Les découvertes de champs de pétrole au Sénégal n’intéressent presque plus la presse locale, tellement elles sont nombreuses. Pourtant, d’autres découvertes plus importantes sont attendues. Sauf que le Forum civil s’inquiète de «l'octroi à tout va» des contrats pétroliers aux compagnies étrangères .

Au pays de la teranga, l'on ne compte plus le nombre de puits de pétrole comme en témoigne la toute dernière découverte de colonnes d'hydrocarbures dans trois réservoirs du puits d'exploration SNE North-1, dans le bloc Sangomar Deep Offshore. L'annonce a été faite hier 7 août via un communiqué de presse par la société Far Limited et son partenaire Cairn Energy. Les deux sociétés viennent de signer ainsi leur onzième découverte de pétrole et de gaz au Sénégal. Selon toujours les compagnies pétrolières,«les sites comprennent une colonne de pétrole et de gaz de haute qualité dans le champ pétrolier SNE».

Et ce n'est que le début !

Et pourtant, ce n'est que le début, car «Il faut s'attendre à d'autres découvertes plus importantes», confie l'expert pétrolier Sénégalais Bachir Dramé à La tribune Afrique, en ajoutant que le potentiel pétrolier sénégalais est encore très sous-exploité.

Pour dépasser ce gap, l'Etat multiplie les octrois de licences d'exploitation pétrolière et gazière. Aux côtés de Far limited, Cairn Energy, Petrosen, la société publique sénégalaise du pétrole et le géant français Total, il faut compter désormais d'autres opérateurs. Une compagnie pétrolière nigériane «s'est vue récemment octroyer un permis de recherche et d'exploitation de pétrole dans le bloc de Diourbel».note l'expert sénégalais. L'arrivée imminente de Gazprom, une société anonyme russe connue principalement pour l'extraction, le traitement et le transport de gaz naturel, est également «annoncée» au Sénégal.

Mais attention...

Seulement, cette arrivée massive de compagnies pétrolières inquiète le Forum Civil :

«L'Etat du Sénégal doit cesser d'octroyer en tout temps, en tous lieux, les contrats de recherche et d'exploitation des ressources naturelles, notamment les hydrocarbures, car il y a des enjeux stratégiques très importants au tour du pétrole à prendre en compte», alerte Abdou Aziz Diop, membre du Forum.

Selon toujours la même source, «il faut penser aux générations futures et éviter de tomber dans le paradoxe de l'abondance».

A cet égard, il faut rappeler que le Sénégal qui est membre de l'organisation internationale ITIE (Initiative pour la transparence dans les industries extractives), a fait le choix de signer des contrats de «partage de production» avec les compagnies pétrolières étrangères. «Avec ce genre de contrat, on connaît à peu près les parts de chaque entité», se réjouissent les autorités sénégalaises.

Du pétrole à exploiter en 2021

Seulement pour le membre du Forum civil, en matière de transparence dans les activités liées à l'exploration et l'exploitation du pétrole au Sénégal, il y a encore du chemin à faire.

«Les contrats pétroliers sont certes publiés au Sénégal, mais ils sont négociés "en catimini" entre les sociétés pétrolières et le gouvernement sénégalais. Or, pour plus de transparence, ils doivent obligatoirement passer au préalable à l'Assemblée nationale faire l'objet de débat à l'hémicycle», recommande Abdou Aziz Diop.
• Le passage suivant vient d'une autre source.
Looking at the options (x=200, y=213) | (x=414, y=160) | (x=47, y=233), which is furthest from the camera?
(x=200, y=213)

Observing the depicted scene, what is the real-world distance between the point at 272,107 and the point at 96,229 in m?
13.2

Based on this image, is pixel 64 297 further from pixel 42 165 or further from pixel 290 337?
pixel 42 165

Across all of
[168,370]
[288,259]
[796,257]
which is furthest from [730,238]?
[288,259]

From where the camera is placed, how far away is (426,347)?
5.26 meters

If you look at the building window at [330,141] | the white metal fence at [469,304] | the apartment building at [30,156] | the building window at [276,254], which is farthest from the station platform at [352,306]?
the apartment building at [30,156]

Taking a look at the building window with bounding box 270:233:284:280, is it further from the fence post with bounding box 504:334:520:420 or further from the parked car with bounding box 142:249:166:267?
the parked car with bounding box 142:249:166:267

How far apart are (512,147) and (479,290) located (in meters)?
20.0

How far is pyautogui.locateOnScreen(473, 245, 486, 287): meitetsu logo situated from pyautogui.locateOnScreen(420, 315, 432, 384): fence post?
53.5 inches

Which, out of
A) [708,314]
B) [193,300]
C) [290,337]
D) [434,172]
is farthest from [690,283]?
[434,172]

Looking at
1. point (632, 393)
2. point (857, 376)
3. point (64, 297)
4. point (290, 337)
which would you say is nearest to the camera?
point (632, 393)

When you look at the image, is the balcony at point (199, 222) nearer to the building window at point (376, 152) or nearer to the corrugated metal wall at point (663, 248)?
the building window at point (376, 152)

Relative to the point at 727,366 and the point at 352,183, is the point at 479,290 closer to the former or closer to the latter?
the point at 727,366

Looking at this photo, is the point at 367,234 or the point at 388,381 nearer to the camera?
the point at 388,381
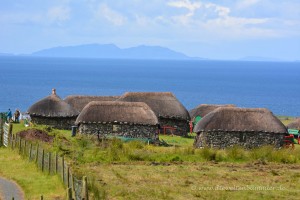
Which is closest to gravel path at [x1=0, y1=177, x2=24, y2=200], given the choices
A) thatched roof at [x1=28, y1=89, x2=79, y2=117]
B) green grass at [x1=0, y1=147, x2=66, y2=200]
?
green grass at [x1=0, y1=147, x2=66, y2=200]

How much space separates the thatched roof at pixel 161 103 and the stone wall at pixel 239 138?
27.0 feet

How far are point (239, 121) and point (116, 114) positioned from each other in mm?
9173

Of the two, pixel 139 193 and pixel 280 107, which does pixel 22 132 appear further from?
pixel 280 107

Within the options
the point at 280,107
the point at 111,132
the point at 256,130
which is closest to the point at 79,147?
the point at 111,132

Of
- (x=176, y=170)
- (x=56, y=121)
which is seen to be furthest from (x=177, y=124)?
(x=176, y=170)

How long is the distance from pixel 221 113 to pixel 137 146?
10750 mm

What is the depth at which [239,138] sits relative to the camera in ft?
147

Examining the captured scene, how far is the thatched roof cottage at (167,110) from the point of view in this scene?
5278 centimetres

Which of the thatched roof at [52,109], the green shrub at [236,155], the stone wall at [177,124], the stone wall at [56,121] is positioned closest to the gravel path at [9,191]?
the green shrub at [236,155]

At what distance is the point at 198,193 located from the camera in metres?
22.8

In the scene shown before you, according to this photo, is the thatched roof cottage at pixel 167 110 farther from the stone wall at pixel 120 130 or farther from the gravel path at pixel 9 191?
the gravel path at pixel 9 191

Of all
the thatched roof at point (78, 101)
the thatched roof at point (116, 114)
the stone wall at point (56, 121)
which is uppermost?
the thatched roof at point (78, 101)

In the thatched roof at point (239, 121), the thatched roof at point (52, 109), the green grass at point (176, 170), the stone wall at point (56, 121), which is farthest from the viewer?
the stone wall at point (56, 121)

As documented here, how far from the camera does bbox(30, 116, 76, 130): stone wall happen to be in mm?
50531
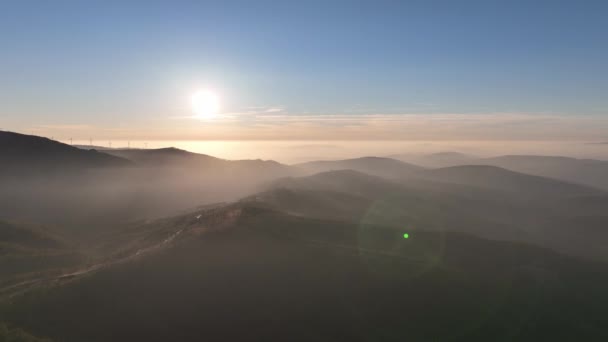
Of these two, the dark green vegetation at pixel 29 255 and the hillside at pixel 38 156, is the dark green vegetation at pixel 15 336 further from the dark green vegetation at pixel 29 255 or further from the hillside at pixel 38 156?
the hillside at pixel 38 156

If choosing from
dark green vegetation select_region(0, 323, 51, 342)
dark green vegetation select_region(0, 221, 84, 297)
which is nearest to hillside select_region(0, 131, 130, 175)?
dark green vegetation select_region(0, 221, 84, 297)

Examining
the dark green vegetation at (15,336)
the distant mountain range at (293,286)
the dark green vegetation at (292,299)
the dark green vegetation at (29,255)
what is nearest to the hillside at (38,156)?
the distant mountain range at (293,286)

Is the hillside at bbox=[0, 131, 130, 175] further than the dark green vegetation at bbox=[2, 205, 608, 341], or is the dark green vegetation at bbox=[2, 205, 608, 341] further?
the hillside at bbox=[0, 131, 130, 175]

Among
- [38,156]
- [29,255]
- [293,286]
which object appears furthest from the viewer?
[38,156]

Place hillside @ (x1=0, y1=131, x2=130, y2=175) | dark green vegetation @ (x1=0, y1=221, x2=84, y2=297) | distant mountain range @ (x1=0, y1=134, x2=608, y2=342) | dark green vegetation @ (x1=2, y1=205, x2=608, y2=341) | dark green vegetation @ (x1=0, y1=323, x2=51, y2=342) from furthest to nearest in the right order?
hillside @ (x1=0, y1=131, x2=130, y2=175)
dark green vegetation @ (x1=0, y1=221, x2=84, y2=297)
distant mountain range @ (x1=0, y1=134, x2=608, y2=342)
dark green vegetation @ (x1=2, y1=205, x2=608, y2=341)
dark green vegetation @ (x1=0, y1=323, x2=51, y2=342)

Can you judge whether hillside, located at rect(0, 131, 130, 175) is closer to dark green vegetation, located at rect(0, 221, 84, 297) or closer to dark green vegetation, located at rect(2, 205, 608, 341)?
dark green vegetation, located at rect(0, 221, 84, 297)

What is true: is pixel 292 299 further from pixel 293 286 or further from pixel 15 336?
pixel 15 336

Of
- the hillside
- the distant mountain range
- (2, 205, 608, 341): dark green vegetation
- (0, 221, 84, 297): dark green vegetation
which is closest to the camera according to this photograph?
(2, 205, 608, 341): dark green vegetation

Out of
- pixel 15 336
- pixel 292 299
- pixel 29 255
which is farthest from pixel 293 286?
pixel 29 255
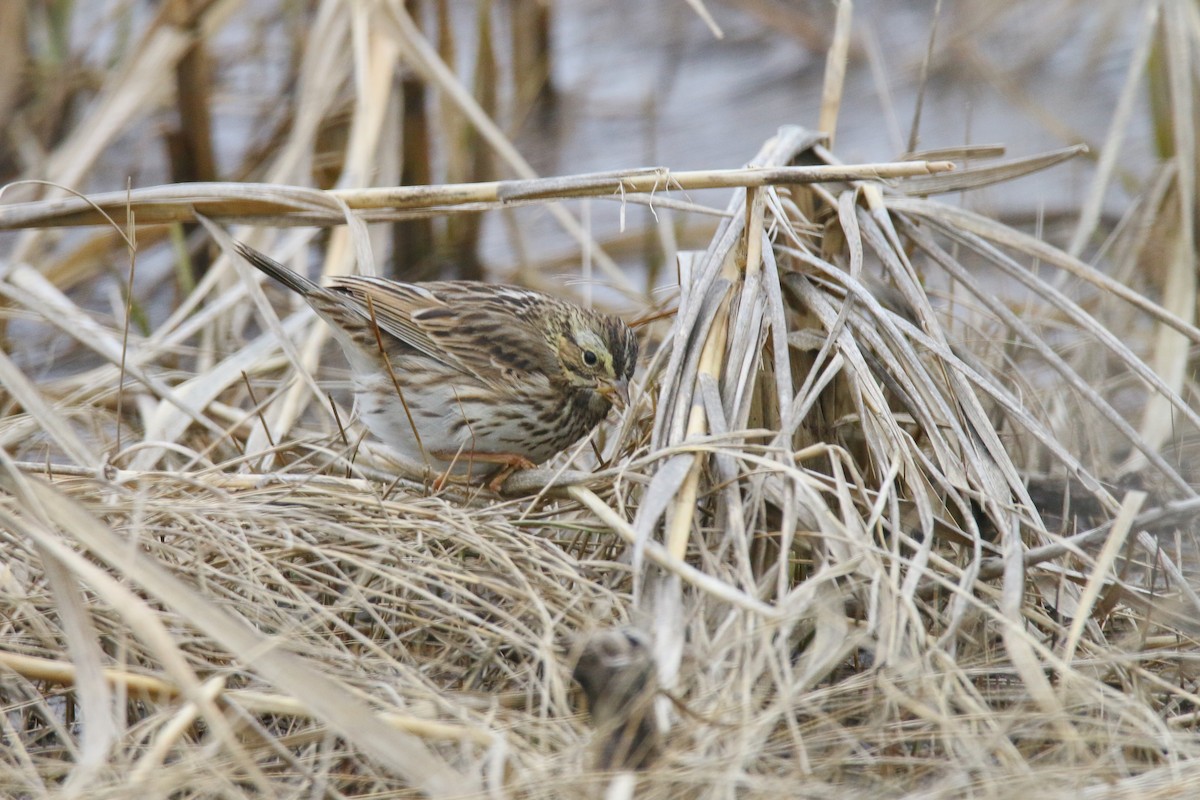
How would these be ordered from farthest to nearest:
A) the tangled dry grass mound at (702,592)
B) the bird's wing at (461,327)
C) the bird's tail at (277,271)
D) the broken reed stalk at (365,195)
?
the bird's wing at (461,327)
the bird's tail at (277,271)
the broken reed stalk at (365,195)
the tangled dry grass mound at (702,592)

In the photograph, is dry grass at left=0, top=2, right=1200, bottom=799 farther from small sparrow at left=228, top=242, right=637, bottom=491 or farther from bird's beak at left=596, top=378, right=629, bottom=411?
bird's beak at left=596, top=378, right=629, bottom=411

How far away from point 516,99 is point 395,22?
2013 millimetres

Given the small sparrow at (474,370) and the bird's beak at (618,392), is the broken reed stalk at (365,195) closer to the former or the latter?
the small sparrow at (474,370)

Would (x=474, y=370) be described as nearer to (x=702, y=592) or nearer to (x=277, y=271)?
(x=277, y=271)

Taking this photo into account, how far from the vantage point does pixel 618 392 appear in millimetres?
3814

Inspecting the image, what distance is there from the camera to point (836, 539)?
8.55 ft

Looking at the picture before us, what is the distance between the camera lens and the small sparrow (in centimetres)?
380

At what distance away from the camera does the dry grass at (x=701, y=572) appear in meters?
2.26

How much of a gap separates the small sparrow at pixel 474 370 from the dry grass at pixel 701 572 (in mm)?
155

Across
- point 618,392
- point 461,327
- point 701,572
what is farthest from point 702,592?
point 461,327

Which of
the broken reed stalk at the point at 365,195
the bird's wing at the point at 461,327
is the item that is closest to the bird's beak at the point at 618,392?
the bird's wing at the point at 461,327

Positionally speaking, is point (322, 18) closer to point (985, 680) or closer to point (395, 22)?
point (395, 22)

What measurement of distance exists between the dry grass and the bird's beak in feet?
0.93

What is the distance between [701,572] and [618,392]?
1251mm
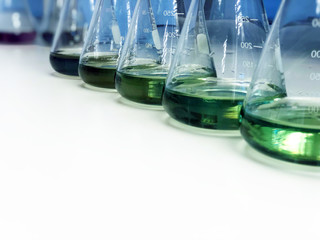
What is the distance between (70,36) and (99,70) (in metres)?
0.23

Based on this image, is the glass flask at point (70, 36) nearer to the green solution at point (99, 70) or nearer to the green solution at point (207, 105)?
the green solution at point (99, 70)

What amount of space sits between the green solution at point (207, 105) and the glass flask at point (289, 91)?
0.15 feet

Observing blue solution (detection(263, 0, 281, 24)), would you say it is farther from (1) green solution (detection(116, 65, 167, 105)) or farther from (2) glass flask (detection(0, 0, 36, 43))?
(2) glass flask (detection(0, 0, 36, 43))

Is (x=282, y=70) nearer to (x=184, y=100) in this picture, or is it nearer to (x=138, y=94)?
(x=184, y=100)

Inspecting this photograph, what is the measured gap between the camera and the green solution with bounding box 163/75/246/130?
652 mm

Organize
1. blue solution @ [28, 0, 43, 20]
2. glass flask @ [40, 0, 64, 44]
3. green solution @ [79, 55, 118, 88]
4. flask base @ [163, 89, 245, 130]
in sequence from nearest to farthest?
flask base @ [163, 89, 245, 130], green solution @ [79, 55, 118, 88], glass flask @ [40, 0, 64, 44], blue solution @ [28, 0, 43, 20]

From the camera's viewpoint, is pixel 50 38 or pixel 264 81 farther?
pixel 50 38

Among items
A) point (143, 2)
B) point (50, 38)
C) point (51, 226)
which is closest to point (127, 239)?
point (51, 226)

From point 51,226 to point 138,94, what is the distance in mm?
402

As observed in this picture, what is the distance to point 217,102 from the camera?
0.65m

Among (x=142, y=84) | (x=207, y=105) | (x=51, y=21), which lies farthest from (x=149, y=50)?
(x=51, y=21)

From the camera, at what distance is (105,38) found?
0.96m

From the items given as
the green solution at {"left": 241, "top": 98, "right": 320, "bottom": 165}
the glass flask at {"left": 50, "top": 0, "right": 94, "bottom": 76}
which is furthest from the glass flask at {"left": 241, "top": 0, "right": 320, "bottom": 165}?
the glass flask at {"left": 50, "top": 0, "right": 94, "bottom": 76}

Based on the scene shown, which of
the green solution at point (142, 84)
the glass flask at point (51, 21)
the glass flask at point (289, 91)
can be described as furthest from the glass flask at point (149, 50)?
the glass flask at point (51, 21)
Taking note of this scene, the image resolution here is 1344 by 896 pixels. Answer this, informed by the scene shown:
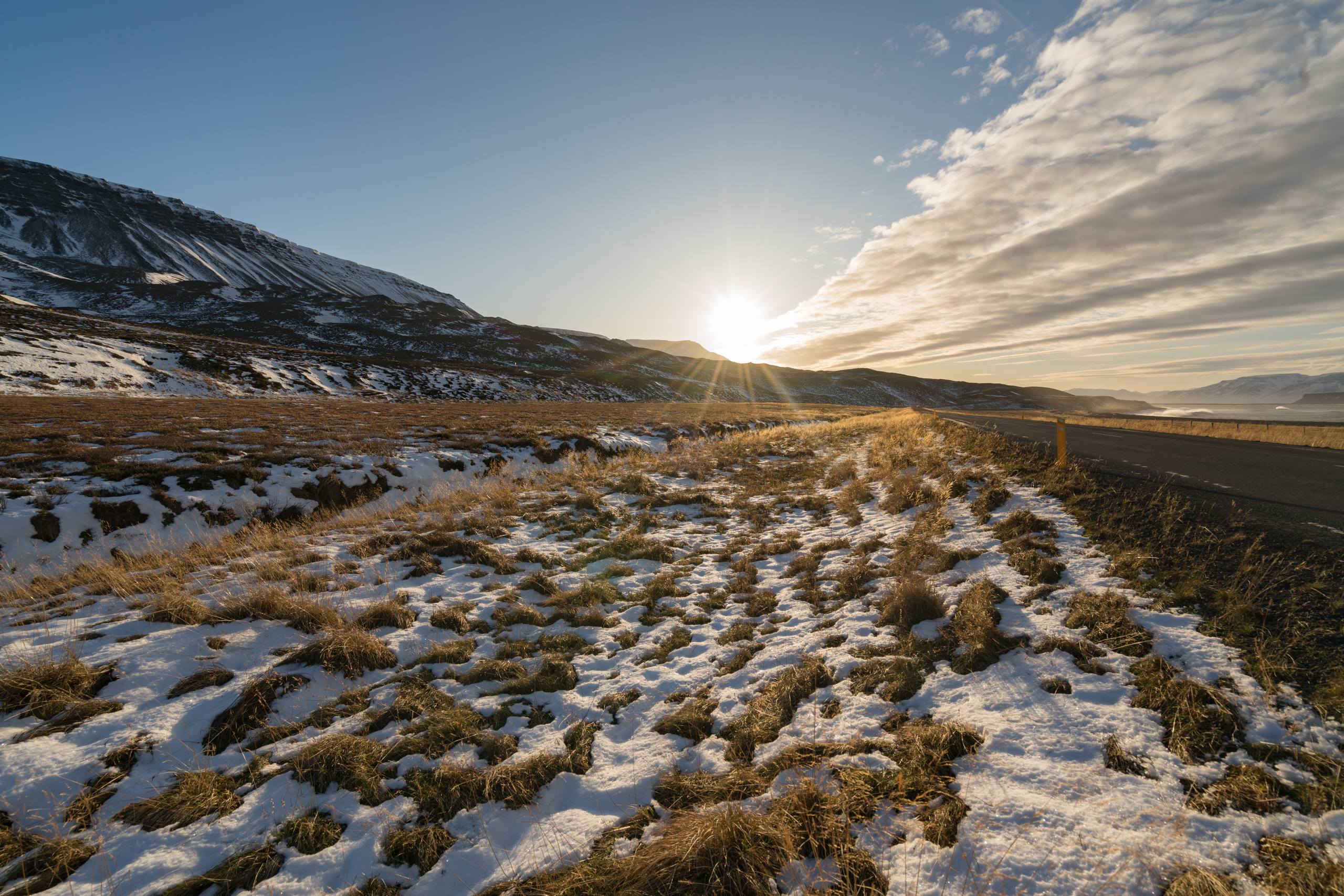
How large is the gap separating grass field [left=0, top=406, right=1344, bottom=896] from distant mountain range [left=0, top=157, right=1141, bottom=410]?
41.6 metres

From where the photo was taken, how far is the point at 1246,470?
10.3 metres

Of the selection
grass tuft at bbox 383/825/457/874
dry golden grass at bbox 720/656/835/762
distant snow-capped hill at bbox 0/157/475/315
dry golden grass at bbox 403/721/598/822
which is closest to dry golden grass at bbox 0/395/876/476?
dry golden grass at bbox 403/721/598/822

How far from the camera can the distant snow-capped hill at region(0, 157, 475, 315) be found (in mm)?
132875

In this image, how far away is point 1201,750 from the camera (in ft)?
10.3

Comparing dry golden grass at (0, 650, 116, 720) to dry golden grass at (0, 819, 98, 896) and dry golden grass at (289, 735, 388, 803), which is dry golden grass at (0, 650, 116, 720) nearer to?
dry golden grass at (0, 819, 98, 896)

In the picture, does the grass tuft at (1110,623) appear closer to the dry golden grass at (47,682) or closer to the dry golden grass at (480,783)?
the dry golden grass at (480,783)

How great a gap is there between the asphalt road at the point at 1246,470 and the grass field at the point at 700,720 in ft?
4.41

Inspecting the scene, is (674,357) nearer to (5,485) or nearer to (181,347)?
(181,347)

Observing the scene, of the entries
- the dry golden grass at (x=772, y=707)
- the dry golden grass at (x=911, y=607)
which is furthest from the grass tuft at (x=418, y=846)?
the dry golden grass at (x=911, y=607)

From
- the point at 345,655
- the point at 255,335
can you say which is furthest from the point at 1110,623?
the point at 255,335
Les capacités de production de pétrole du pays de l'Afrique de l'Ouest de 14 millions d'habitants sont estimées «entre 200 000 et 300 000 barils par jour» sur plusieurs années. L'exploitation du pétrole sénégalais est attendue entre 2021 et 2023. Le pays s'y prépare déjà en mettant en place un comité d'orientation stratégique du pétrole et du gaz, le fameux Cos Petro-Gaz, et à partir du mois d'octobre, l'Institut national pour la formation aux métiers du pétrole et du gaz, implanté à Diamniadio, va ouvrir ses portes.